藤森照信(司会) おふたりがつくっているような新しい次元の空間は、どういう発想で、何を手がかりに生まれるのか。それを探るのが今日のテーマです。それで、藤本さんとは何度か話しているけれど、西沢さんとちゃんと話すのは初めてなので、この機会にまず聞きたいと思ったのが、ホワイトキューブの問題です。
 ホワイトキューブ、つまり「白い立方体の箱に大きなガラス窓がついた建築」──これについてつらつら考えてみると、1930年前後にバウハウスが到達し、コルビュジエ(Le Corbusier/1887~1965)もそれに続き、ミース(Ludwig Mies van der Rohe/1886~1969)もやや重なっている。ホワイトキューブは20世紀建築のひとつの到達点であり、その後の原点ゼロに位置するわけです。日本でも戦前、バウハウスの影響を直接受けた山田守さんや土浦亀城さんはホワイトキューブをつくるけれど、意外とその後はあまりない。というのも、戦後はコルビュジエの打放しコンクリートとかピロティとかの強い造形の影響が圧倒的に出てしまった。一応、谷口吉生さんと槇文彦さんはホワイトキューブの基本的な体質をもっていたので途絶えはしなかったけれど、あのふたりも白くはしなかったんです。

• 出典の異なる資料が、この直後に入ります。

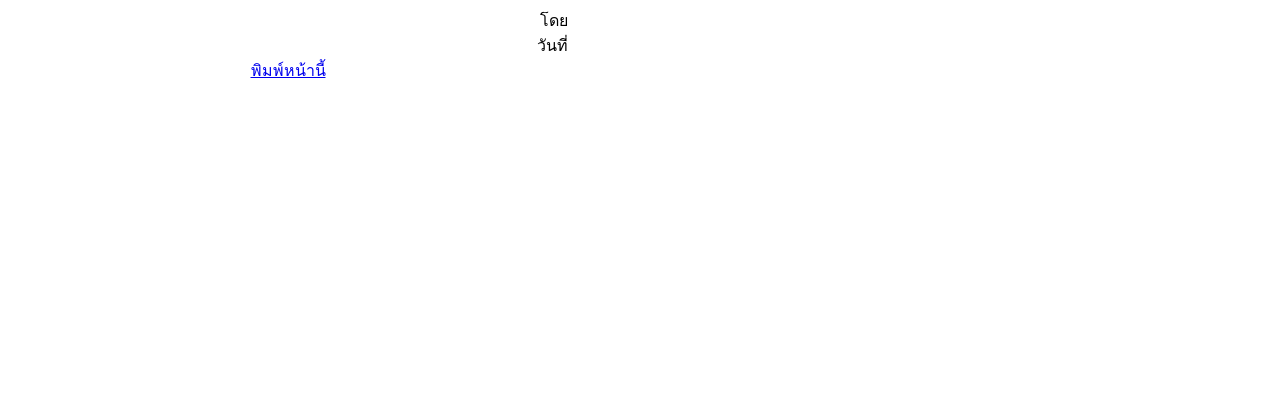

--- FILE ---
content_type: text/html; charset=UTF-8
request_url: https://uasean.com/kerobow01/print.php?content_id=665
body_size: 291
content:
<!DOCTYPE html PUBLIC "-//W3C//DTD XHTML 1.0 Transitional//EN" "http://www.w3.org/TR/xhtml1/DTD/xhtml1-transitional.dtd">
<html xmlns="http://www.w3.org/1999/xhtml">
<head>
<meta http-equiv="Content-Type" content="text/html; charset=utf-8" />
<title></title>
</head>

<body>
	<div style="width: 560px;"><b></b></div>
	<div style="width: 560px;"></div>
	<div align="right" style="width: 560px;">
		โดย <br />
		วันที่ 	</div>
	<div align="center" style="width: 560px;"><a href="javascript: window.print()">พิมพ์หน้านี้</a></div>
</body>
</html>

 最近、ミースの数少ないホワイトキューブとして知られる「トゥーゲントハット邸」(1930)の改修が始まって壁をはがしたら、じつは以前の壁はクリーム色だったことがわかった。だから、ほんとにホワイトキューブをやったのはバウハウス、グロピウス(Walter Gropius/1883~1969)で、ミースはそうでもなかったんです。むしろやったのはコルビュジエだけれど、それも「スイス学生会館」(1932)以後はやってない。こうしてみると、ずっと続いていると思っていたホワイトキューブの流れは、いったん世界的に消えていたわけです。
 ところが、それをSANAAの妹島和世・西沢立衛コンビがつくり出すんですよね。普通、ホワイトキューブといっても横長だったりするんだけれど、ほんとの真っ白なキューブで、あんなの、世界にありませんよ(笑)。
西沢立衛 ホワイトキューブということは、じつは今まであまり考えたことはなかったんです。美術の展示空間のことをホワイトキューブと言ったりするけれど、建築用語としてはあまり一般的ではなかったし。